Tumor mutational burden (TMB), microsatellite instability (MSI), and neoantigen prediction have become central molecular readouts in modern immuno-oncology. Each provides a different view of tumor immunogenicity, and together they guide checkpoint inhibitor selection, stratify clinical trial cohorts, and support translational biomarker discovery. As oncology sequencing services continue to expand in sophistication, researchers now have the ability to quantify these biomarkers with far higher precision—directly from whole-exome, whole-genome, or targeted hybrid-capture data.
Below is a detailed overview of the NGS-based strategies used to measure TMB, detect MSI, and predict neoantigens, along with practical considerations for high-confidence interpretation.
Table of Contents
Understanding Tumor Mutational Burden (TMB): Quantifying Tumor Immunogenicity
TMB measures the number of somatic mutations per megabase of coding sequence. Elevated TMB is associated with higher neoantigen load and increased probability of response to immune checkpoint inhibitors.
Modern oncology sequencing services use:
- Whole-exome sequencing (WES) for comprehensive mutation load assessment across >20,000 genes
- Large targeted panels (300–1,500 genes) calibrated to correlate with WES-derived TMB
- Advanced variant-calling pipelines optimized to detect low-frequency somatic mutations in samples with variable tumor purity
Critical technical considerations include minimum sequencing depth, handling FFPE-induced artifacts, and exclusion of germline variants through tumor–normal pairing. Without a paired normal sample, background germline noise can inflate apparent TMB.
In both solid tumors and hematologic malignancies, accurate TMB estimation depends on standardized pipelines—especially when comparing across studies or integrating retrospective datasets.
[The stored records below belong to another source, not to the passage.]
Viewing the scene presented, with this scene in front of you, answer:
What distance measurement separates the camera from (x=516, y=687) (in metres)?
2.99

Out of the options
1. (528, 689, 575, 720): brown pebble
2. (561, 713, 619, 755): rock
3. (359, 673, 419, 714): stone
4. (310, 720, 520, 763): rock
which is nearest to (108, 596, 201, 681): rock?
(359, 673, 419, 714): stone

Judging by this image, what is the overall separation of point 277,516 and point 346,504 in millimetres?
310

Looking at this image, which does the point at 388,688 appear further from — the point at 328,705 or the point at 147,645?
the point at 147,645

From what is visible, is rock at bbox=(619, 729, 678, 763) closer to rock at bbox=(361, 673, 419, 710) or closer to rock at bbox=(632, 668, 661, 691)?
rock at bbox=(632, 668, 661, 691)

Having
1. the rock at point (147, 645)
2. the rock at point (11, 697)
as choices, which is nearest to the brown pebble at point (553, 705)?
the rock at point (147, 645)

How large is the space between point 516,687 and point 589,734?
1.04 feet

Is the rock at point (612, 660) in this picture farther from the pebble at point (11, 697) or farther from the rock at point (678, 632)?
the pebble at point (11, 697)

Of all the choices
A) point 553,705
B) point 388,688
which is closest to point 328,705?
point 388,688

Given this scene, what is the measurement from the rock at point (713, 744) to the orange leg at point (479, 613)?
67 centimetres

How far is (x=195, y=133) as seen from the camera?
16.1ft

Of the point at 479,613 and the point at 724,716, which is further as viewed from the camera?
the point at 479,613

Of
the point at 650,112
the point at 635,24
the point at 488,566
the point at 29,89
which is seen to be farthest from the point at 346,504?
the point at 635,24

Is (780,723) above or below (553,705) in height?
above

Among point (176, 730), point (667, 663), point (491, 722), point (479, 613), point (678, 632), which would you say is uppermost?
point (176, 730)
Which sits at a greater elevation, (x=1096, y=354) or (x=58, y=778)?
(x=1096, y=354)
Microsatellite Instability (MSI): A High-Impact Biomarker for Immunotherapy Response
MSI reflects defects in mismatch repair (MMR) pathways that cause expansions or contractions in microsatellite regions. MSI-high tumors exhibit extensive genomic instability and respond exceptionally well to PD-1 inhibitors.
NGS-based MSI detection offers several advantages over PCR and IHC:
- Genome-wide sensitivity: Thousands of microsatellite loci analyzed simultaneously
- Ability to detect partial or subclonal MSI signatures
- Simultaneous assessment of MMR gene mutations, LOH events, and epigenetic inactivation
- No need for matched normal tissue (depending on algorithm)
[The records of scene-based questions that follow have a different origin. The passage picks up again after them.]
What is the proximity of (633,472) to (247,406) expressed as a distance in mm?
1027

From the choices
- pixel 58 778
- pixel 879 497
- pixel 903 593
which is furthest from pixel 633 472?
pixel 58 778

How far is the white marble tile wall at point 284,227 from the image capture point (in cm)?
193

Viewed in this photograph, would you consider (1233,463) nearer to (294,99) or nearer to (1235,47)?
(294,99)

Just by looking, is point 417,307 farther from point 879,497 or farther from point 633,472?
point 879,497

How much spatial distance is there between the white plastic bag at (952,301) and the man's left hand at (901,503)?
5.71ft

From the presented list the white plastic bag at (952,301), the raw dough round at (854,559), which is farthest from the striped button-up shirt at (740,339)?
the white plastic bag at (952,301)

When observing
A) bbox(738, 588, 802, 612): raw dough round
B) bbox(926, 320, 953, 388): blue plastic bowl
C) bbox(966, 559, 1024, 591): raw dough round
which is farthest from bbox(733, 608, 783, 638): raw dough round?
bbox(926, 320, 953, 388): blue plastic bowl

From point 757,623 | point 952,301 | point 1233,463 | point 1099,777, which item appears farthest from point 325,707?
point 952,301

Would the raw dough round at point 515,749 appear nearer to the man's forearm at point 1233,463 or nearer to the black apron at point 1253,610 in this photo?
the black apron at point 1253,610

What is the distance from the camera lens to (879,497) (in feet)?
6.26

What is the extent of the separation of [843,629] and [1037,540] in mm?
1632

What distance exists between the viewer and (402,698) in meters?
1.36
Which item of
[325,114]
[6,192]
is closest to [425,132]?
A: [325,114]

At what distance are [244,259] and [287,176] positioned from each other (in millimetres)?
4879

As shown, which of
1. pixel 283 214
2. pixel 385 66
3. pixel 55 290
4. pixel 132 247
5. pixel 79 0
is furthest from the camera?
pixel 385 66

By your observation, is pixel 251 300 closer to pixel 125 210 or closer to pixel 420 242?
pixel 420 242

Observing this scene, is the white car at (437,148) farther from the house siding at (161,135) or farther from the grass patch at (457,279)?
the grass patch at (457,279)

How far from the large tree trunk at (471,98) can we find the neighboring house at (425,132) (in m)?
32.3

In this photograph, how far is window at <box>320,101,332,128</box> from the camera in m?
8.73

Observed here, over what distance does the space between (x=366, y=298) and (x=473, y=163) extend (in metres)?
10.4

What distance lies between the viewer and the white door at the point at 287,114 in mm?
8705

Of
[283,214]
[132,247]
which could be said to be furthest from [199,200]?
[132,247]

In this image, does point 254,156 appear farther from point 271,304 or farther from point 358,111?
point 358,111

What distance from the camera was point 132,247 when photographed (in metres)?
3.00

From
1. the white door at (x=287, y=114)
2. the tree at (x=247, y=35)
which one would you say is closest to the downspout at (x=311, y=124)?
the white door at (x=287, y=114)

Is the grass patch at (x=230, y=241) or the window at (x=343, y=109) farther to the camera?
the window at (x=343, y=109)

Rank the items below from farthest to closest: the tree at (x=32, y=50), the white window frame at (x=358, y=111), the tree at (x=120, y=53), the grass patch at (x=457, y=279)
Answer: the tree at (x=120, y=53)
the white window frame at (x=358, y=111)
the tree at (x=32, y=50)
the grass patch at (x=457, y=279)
Current oncology sequencing services integrate MSI detection directly into somatic variant analysis pipelines. Tools such as MSIsensor, MANTIS, and SigMA evaluate microsatellite length distributions, generating quantitative MSI scores rather than binary classifications.
MSI calling is highly dependent on sequencing quality, read length, and coverage uniformity—making standardized wet-lab and bioinformatic workflows essential.
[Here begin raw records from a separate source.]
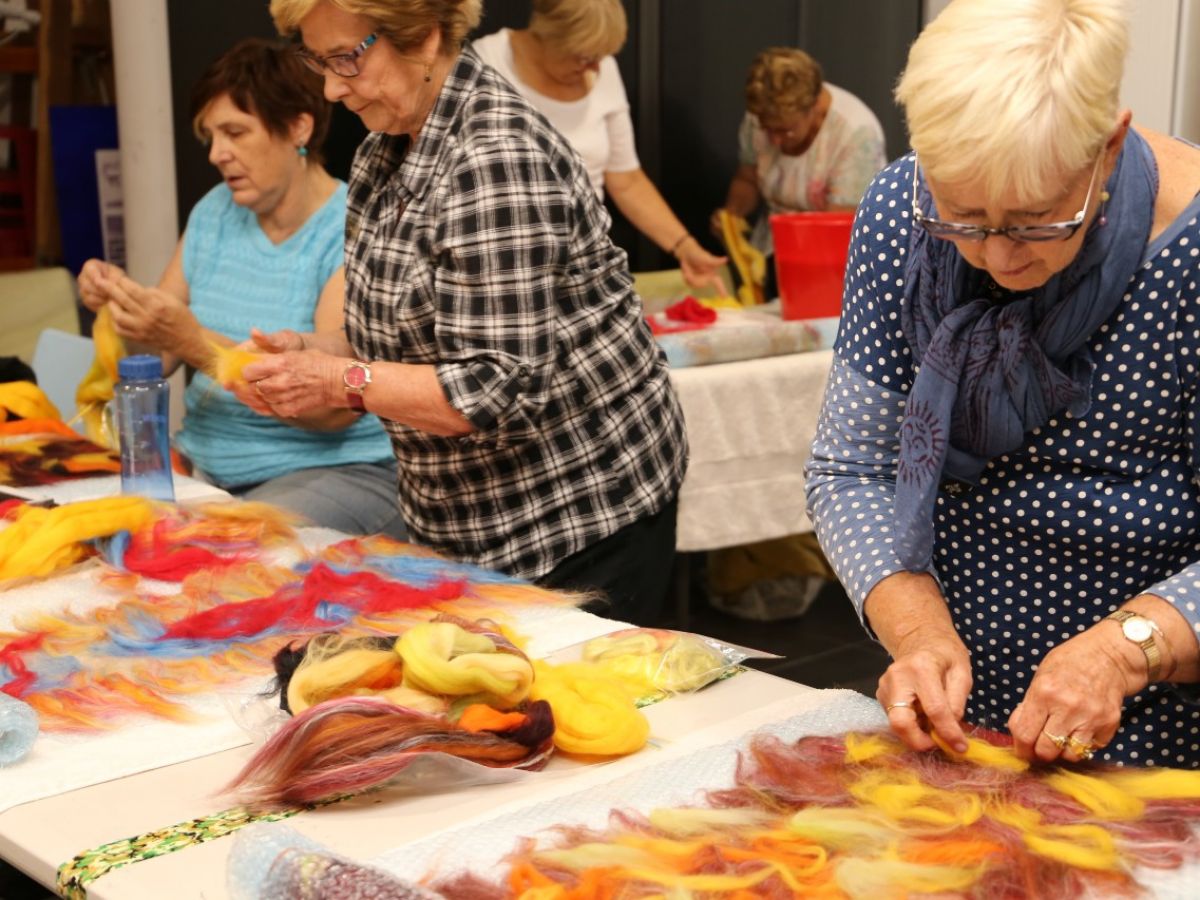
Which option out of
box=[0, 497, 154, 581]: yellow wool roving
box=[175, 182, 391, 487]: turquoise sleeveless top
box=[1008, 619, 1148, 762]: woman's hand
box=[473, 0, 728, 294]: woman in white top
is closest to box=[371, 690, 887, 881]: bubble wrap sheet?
box=[1008, 619, 1148, 762]: woman's hand

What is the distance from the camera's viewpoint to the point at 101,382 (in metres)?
3.23

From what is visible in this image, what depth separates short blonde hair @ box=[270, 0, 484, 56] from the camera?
2.13 meters

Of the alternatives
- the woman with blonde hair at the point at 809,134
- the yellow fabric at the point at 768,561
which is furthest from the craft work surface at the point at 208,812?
the woman with blonde hair at the point at 809,134

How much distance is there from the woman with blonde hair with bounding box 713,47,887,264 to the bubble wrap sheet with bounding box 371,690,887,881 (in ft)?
12.5

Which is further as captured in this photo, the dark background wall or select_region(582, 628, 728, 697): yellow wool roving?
the dark background wall

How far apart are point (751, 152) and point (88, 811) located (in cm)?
498

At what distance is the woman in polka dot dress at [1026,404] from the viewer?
1328 millimetres

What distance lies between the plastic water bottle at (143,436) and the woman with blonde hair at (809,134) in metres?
3.21

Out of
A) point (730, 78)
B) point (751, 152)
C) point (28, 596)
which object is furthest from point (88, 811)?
point (730, 78)

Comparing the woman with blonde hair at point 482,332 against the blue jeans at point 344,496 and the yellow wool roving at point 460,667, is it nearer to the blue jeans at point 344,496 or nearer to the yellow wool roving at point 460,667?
the blue jeans at point 344,496

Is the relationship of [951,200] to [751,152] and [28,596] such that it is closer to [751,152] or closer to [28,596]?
[28,596]

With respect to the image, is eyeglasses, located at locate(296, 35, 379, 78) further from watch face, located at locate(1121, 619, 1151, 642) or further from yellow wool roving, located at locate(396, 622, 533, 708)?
watch face, located at locate(1121, 619, 1151, 642)

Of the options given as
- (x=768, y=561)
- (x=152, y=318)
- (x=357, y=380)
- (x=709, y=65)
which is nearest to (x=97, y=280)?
(x=152, y=318)

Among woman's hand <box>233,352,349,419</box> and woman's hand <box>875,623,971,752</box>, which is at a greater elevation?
woman's hand <box>233,352,349,419</box>
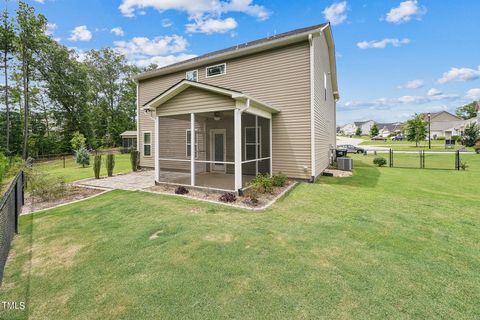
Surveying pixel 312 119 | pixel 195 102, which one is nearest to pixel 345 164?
pixel 312 119

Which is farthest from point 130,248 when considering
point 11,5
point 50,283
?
point 11,5

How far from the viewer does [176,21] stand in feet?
54.2

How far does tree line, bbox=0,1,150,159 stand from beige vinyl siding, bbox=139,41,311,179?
25.0m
Neoantigen Prediction: Connecting Mutational Profiles to Immune Recognition
Neoantigens arise when somatic mutations create novel peptides presented on MHC molecules. These peptides can be recognized by T cells, making them key targets in personalized cancer vaccines, adoptive T-cell therapies, and response prediction for immunotherapies.
NGS-based neoantigen prediction pipelines typically follow a multi-step process:
- Somatic variant calling from WES, WGS, or large targeted panels
- HLA typing from tumor or normal DNA
- In silico peptide generation, incorporating missense mutations, frameshifts, or indels
- MHC binding affinity prediction using machine-learning models
- Integration with RNA-seq data to assess expression of neoantigen-generating transcripts
Recent advancements include AI-powered predictors that incorporate structural models of peptide–MHC interactions and TCR engagement probabilities.
Because variant allele frequency, expression levels, and peptide stability all influence immunogenicity, oncology sequencing services increasingly combine WES, RNA-seq, and immune repertoire profiling to improve predictive accuracy.
Best Practices for High-Confidence Immunogenomic Biomarkers
To ensure robust TMB, MSI, and neoantigen insights, researchers should apply:
- Tumor–normal paired sequencing for clean separation of germline and somatic events
- Deep sequencing (>150–250×) for confident low-frequency mutation detection
- Standardized variant-calling pipelines validated against reference datasets
- Integrated multiomic profiling (WES + RNA-seq + HLA typing) for neoantigen prediction
- Rigorous QC on FFPE samples to mitigate artifacts that affect TMB and MSI
These practices are now widely incorporated across advanced oncology sequencing services, enabling consistent biomarker development across diverse tumor types and study designs.
Conclusion
As precision immuno-oncology continues to evolve, TMB, MSI, and neoantigen profiling have become foundational biomarkers. Next-generation sequencing—supported by well-validated wet-lab workflows, multiomic analysis, and machine-learning–driven interpretation—provides the resolution needed to quantify tumor immunogenicity with accuracy. With the growth of comprehensive oncology sequencing services, researchers can now integrate these biomarkers into translational studies, clinical trial design, and therapeutic development with far greater confidence.